Public-Facing Contribution Process for Specifications
- CONTRIBUTING.md: https://github.com/microsoft/agent-governance-toolkit/blob/main/CONTRIBUTING.md
- Repository routing guide for monorepo (agent-governance-python/, agent-governance-typescript/, agent-governance-dotnet/, agent-governance-rust/, agent-governance-go/, docs/, examples/)
- Pull requests require CLA sign-off via Microsoft CLA bot AND DCO sign-off (Signed-off-by trailer)

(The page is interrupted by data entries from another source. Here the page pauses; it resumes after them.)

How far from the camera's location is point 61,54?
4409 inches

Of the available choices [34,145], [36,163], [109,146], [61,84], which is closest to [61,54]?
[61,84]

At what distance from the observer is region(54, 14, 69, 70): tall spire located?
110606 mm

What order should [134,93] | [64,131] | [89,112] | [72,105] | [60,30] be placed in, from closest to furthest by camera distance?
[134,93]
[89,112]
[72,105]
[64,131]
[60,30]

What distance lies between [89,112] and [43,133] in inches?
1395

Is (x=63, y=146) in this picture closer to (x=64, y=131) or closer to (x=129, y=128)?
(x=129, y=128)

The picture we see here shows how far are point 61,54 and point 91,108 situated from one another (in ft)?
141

- All PRs must pass CI (lint, test, security scan, DCO check) before merge
- Feature proposals via GitHub Issues with labels (enhancement, standards, community)
- Community engagement via GitHub Discussions
- 45+ tutorials in docs/tutorials/ covering all toolkit capabilities
- Architecture Decision Records (ADRs) for major technical decisions
Publicly Accessible Issue Tracker
https://github.com/microsoft/agent-governance-toolkit/issues
Currently 20+ open issues. 1,700+ issues and PRs closed historically.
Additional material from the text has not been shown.